Tackling disabling autoimmune disease with obstinance and humor.
One of the hardest parts of a failing body, for me, has been the many ways it limits my ability to do things. I miss going for a stroll in the woods to calm my nerves, whenever the need arose. Late afternoons spent wandering around my yard, weeding plants, while chatting on the phone. The freedom of climbing into the car and driving to the shore to clear my head. I even miss spring cleaning, scrubbing, dusting and polishing, and the exhaustion and satisfaction of a job well done.
Long gone are the dexterous hands that could craft and fashion things for necessity or whimsy. The powerful, capable body that propelled me through the dancing waters and up hillsides for vistas that stole what was left of my breath, now struggles with daily life. I miss an active life, pining for it, like a long-lost lover, always hoping some magical twist of fate will send it back my way.
Some days that hope seems fanciful and beyond reach, others the paths that might allow some old freedoms are visible, if faint. Because whatever else disability might be, it is, always constraining, limiting. Yes, I know there are a million ways determined, disabled folks have found to get around their limitations. Living in an age with so much amazing technology is a blessing. Yet, most adaptations require not just mindset but also means.
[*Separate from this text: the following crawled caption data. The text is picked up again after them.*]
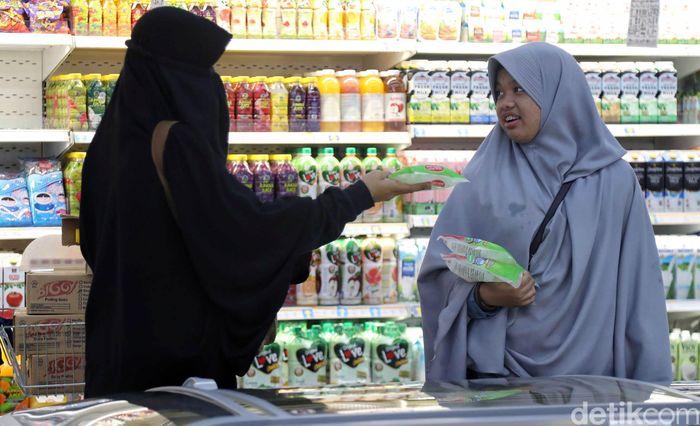 Sejumlah warga berbelanja di salah satu pusat grosir makanan di Kelapa Gading, Jakarta Utara, Kamis (16/5).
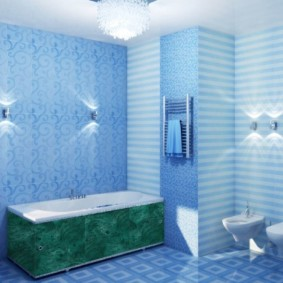 Голубые панели в интерьере ванной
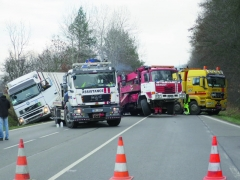 Dopravní nehody nákladních vozidel patří ktěm nejhorším zhlediska újmy namajetku.
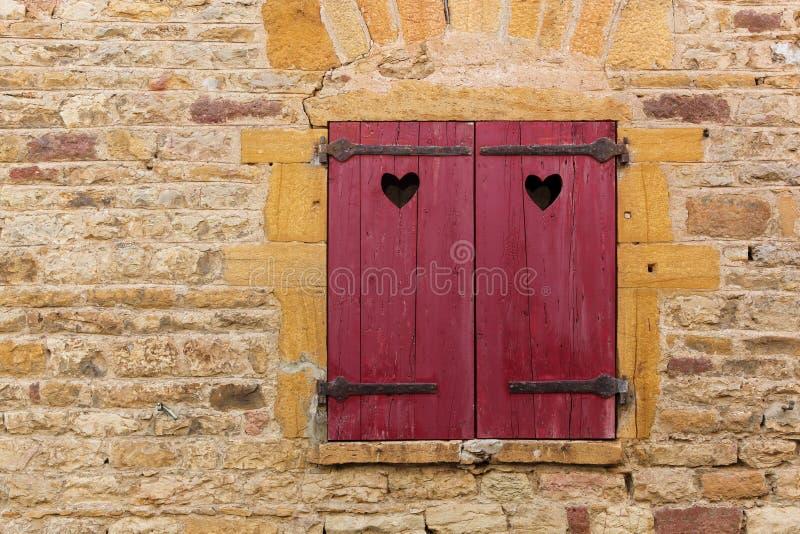 红色窗口快门在Oingt,博若莱红葡萄酒村庄  库存图片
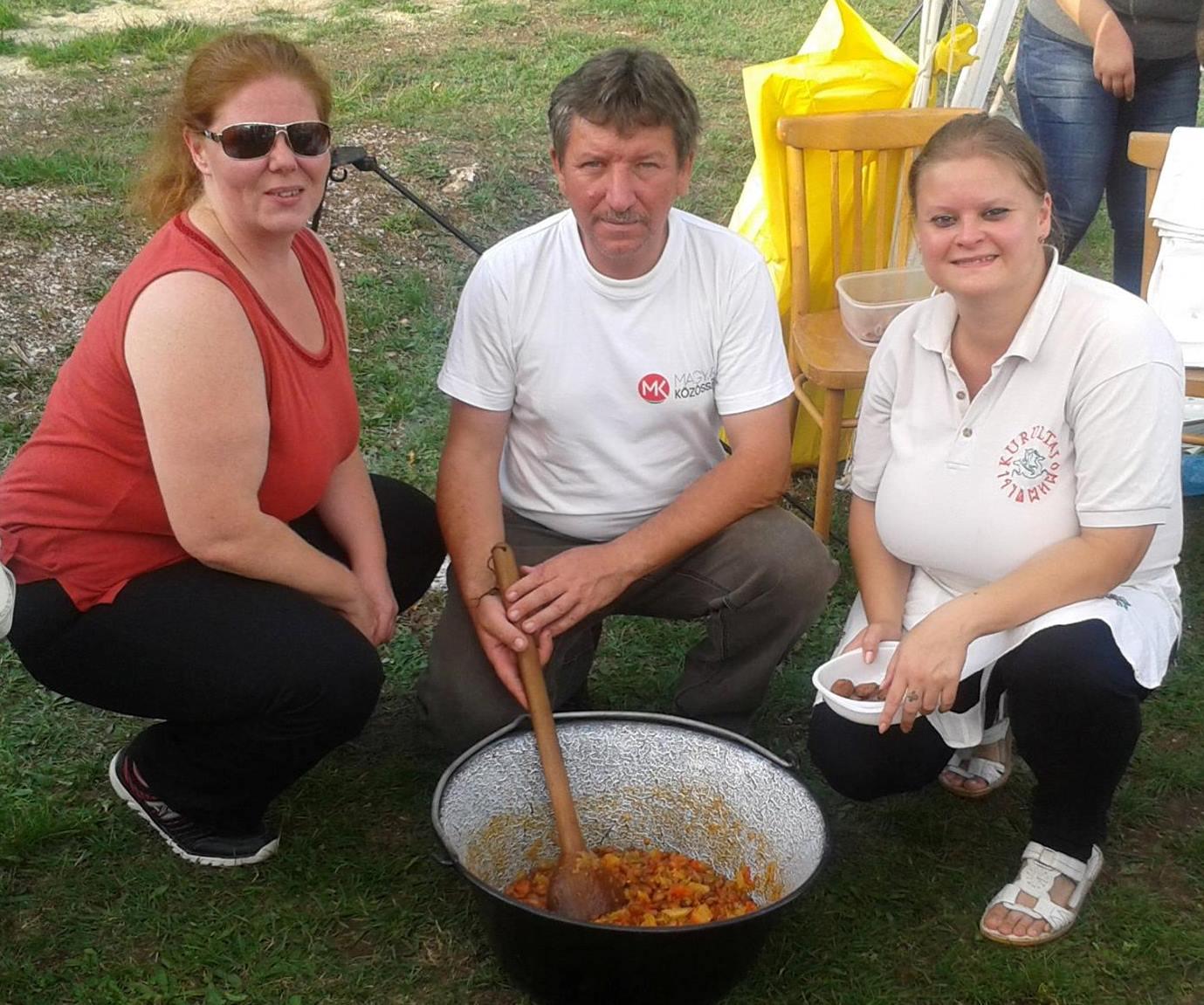 A Felvidék.ma főszerkesztőjével Homoly Erzsóval és Pósa Dénessel az ardói Lecsó fesztiválon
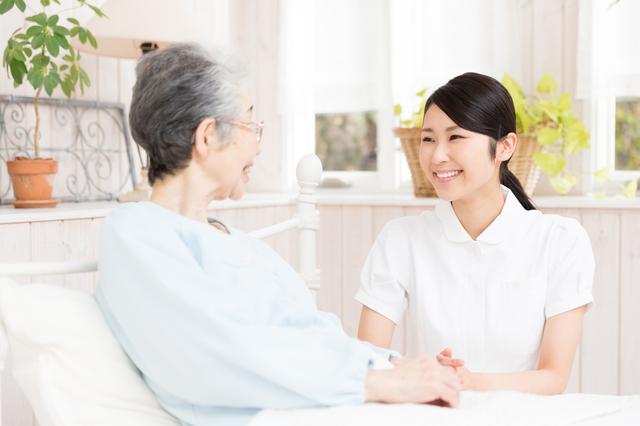 将来、どんな場所でどんな介護を受けたいか? 在宅介護を希望する人が7割以上/在宅介護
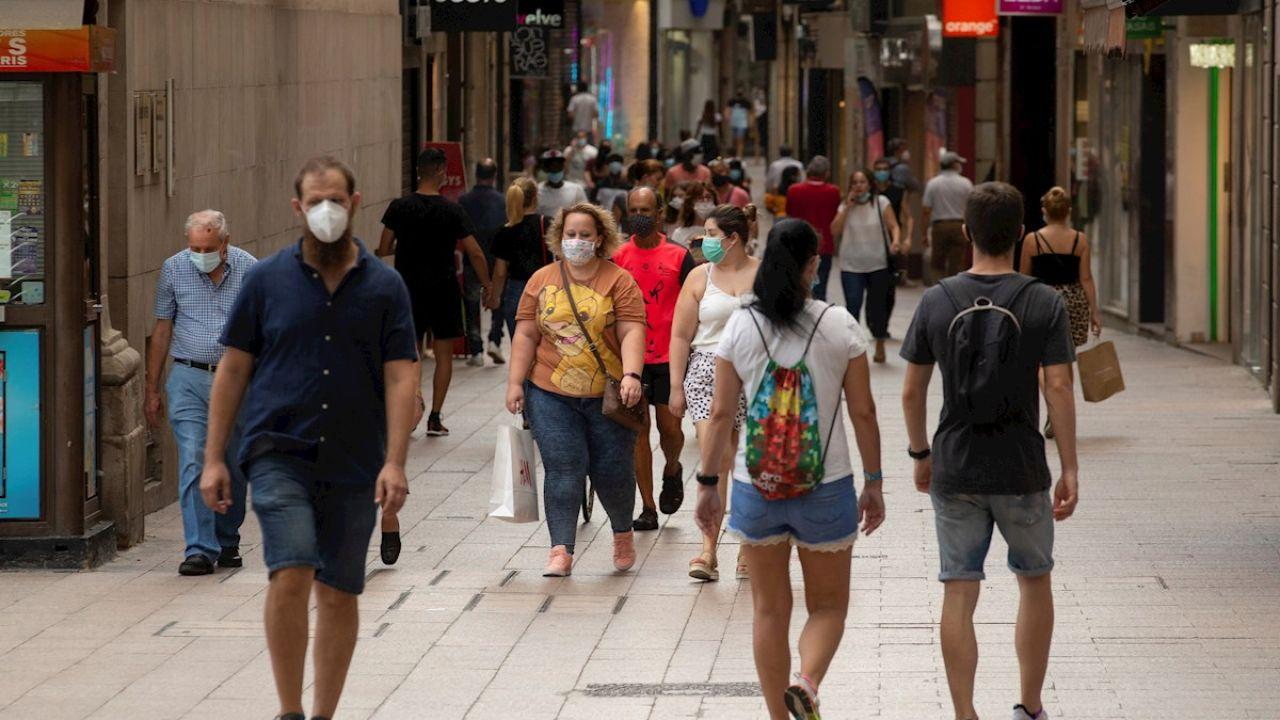 Ciudadanos caminan por el centro de Lleida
I’d have an awesome off-roading power chair to carry me to the woods tomorrow if it were up to me. But, realistically, that is not something that is so easy to obtain. (It hardly even exists, sadly.)
SO I wait, and I hope, and I work. I wait for the day when this disease is in check, for the surgeries to repair the damage, for the healing that will allow me to grow strong and capable again. I hope for a future without such limitations, for the means to change my situation, and the strength and determination to get me there. I work to strengthen and protect the body I have left, to create new, loving habits, to find the pathways that will lead me back to my old self, capable, adventurous, inventive, industrious, tenacious ME.